Alliance for Democracy and Development (ADD) president Charles Milupi has challenged government to disclose the source of the money that will be sued to import power from South Africa’s power utility, Eskom.

And Milupi says political interference in Zesco, among other parastatals, remains a hindrance towards the stability for State-Owned Enterprises (SOE) to generate profits and manage operations professionally.

Last week, Energy Minister Mathew Nkhuwa announced that the long-awaited 300MW power import from Eskom, worth an estimated US$20.5 million per month, would finally be made available to Zambia.

His Broadcasting and Information Services counterpart Dora Siliya, however, disclosed, Thursday, that Zesco and Eskom had still not yet reached an agreement on one aspect of the deal, despite the money being paid already.

In an interview, Milupi challenged government to disclose the source of the money.

“So, when they say they have secured the money, where have they secured it from and at what cost? They should be open with us the Zambian people; at what cost? Where is the money coming from? Is it loans? If it is then we are doing exactly what we have been advising against that you contract external loans for consumption purposes because that will now be consumption, but the bottom line is that in terms of economic management what the current 2019 budget tells us is that the PF have totally failed,” Milupi said.

“It is terrible because the budget that we are operating under right now up to 31st December, 2019, it’s severely stretched! It’s already a massive deficit budget. The President (Edgar Lungu) himself when he was addressing Parliament said over 90 per cent of the budget for this year was going to two line items: debt servicing as well as paying emoluments. So, all they have is less than 10 per cent to do all other things. And one thing is that even when we say that, that budget had already 30 per cent foreign funding incorporated in it, which they have failed to secure. So, when you remove that, it’s a lot worse than even what the President said.”

And Milupi lamented that Zesco’s challenges were as a result of political interference.
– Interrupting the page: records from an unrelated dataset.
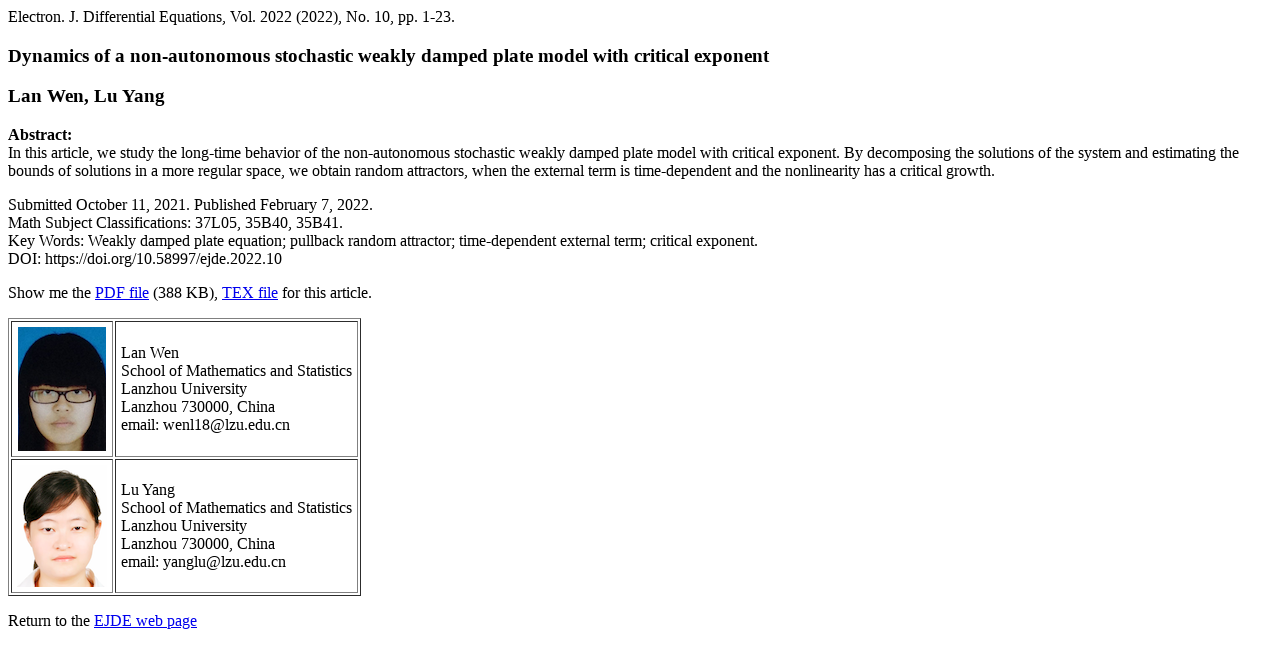

--- FILE ---
content_type: text/html; charset=UTF-8
request_url: https://ejde.math.txstate.edu/Volumes/2022/10/abstr.html
body_size: 1632
content:
<html>
 <title> Electron. J. Differential Equations
 </title>
<body>
Electron. J. Differential Equations, Vol. 2022 (2022), No. 10, pp. 1-23.

<h3> Dynamics of a non-autonomous stochastic weakly damped plate model with critical exponent
       
<p>  Lan Wen, Lu Yang
</h3>

<b>Abstract:</b><br>   
In this article, we study the long-time behavior of the non-autonomous stochastic
weakly damped plate model with critical exponent.
By decomposing the solutions of the system and estimating the bounds of solutions
in a more regular space, we obtain random attractors, when the external term
is time-dependent and the nonlinearity has a critical growth.

<p> Submitted October 11, 2021. Published February 7, 2022.
<br>
Math Subject Classifications: 37L05, 35B40, 35B41.
<br>
Key Words: Weakly damped plate equation; pullback random attractor;
           time-dependent external term; critical exponent.
<br> DOI: https://doi.org/10.58997/ejde.2022.10
<p>

Show me the <a href="wen.pdf" target="_blank">PDF file</a> (388 KB), 
<a href="wen.tex">TEX file</a> for this article.<p>

<table border cellpadding=5>
<tr><th><img src="images/lan-wen.png" width=88 height=124 ></th>
<td> Lan Wen <br>
School of Mathematics and Statistics <br>
Lanzhou University <br>
Lanzhou 730000, China <br>
email: wenl18@lzu.edu.cn
</td></tr>

<tr><th><img src="images/lu-yang.png" width=90 height=122 ></th>
<td> Lu Yang  <br>
School of Mathematics and Statistics  <br>
Lanzhou University  <br>
Lanzhou 730000, China  <br>
email: yanglu@lzu.edu.cn
</td></tr>
</table><p>

Return to the <a href="../../../index.html" target="_top">EJDE web page</a>
</body>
“You know, I am sympathetic to Zesco because the issue with parastatals and Zesco at the moment is the biggest parastatal after the demise of ZCCM as we knew it. So, it has suffered more from political interference so instead of now being run professionally, they have suffered more from politicians directing them on what to do, who to employ, who to give a contract and so on. The moment you allow this excessive political interference in any organisation, they stop functioning the way they should function. As a company, the focus of management should be on running that company properly. And you see, it is no individual wisdom in running a company, there are certain benchmarks that ought to be followed. This is what guides chief executives, it’s not that ‘no, because I am not chief executive or managing director so I will run it,’ no! There are certain things that guides you in what you perform. In other words, what are the deliverables? So, then you have a board of directors that monitor management to ensure that they are delivering, according to those deliverables,” he observed.

“So, because it is a supply company, you want to make sure that they are supplying the commodity that they are supposed to supply at very high standards; it must be available; it must be on the market at all times. Now, in management, when you look at a company like that, you expect returns of not less than 15 per cent on an annual basis. So, if it was running properly, they would be paying to government something not less than US $200 million every year as dividends. Now, no parastatal is doing that and people in government don’t seem to care, the boards don’t seem to care because if we were asking for these deliverables, we would be getting that, but in order for them to give those deliverables like dividends, they have to make a profit. Now, how can that profit come, it will come from good management of financial resources. It means when you buy things from suppliers, you pay them. What you have talked about Eskom, when you buy power from them, you pay them, from Mozambique, you pay them. But in order to do that, you have to streamline your operations, make sure that your costs are optimum.”

He noted that if Zesco was ran as it should, the utility would have surplus energy in reserves to cater for emergency power.

“We expect that when there’s shortage of generation capacity, they would have reserves. Just like a country has reserves, companies also have reserves. They would have reserves to be able to import power even when they are keeping the tariffs at the same range. But because of the way they are being abused, financially and operationally, they do not have those reserves and that is why you have load shedding and so on, that is (how) you are unable to import because the people you are supposed to import from, you already owe them money,” said Milupi.

“Because of this political interference, you have professionals who are perceived to belong to certain regions because you come from the same region, already, there is an attachment that you must have, you are assumed to a certain party even when that is false, they are retired in national interest. When you retire people with experience and then you bring in people who are employed, especially as cadres with no experience, something suffers and what is that? The ability of a company to operate normally and that’s what we are seeing, the people who are running this company, these are professionals, if you target them properly that you want this or you want that, they will deliver because we went to the same colleges; we went to the same universities as them so they are able to do that. So, remove political interference from ruling parties into these parastatals; that is the solution.”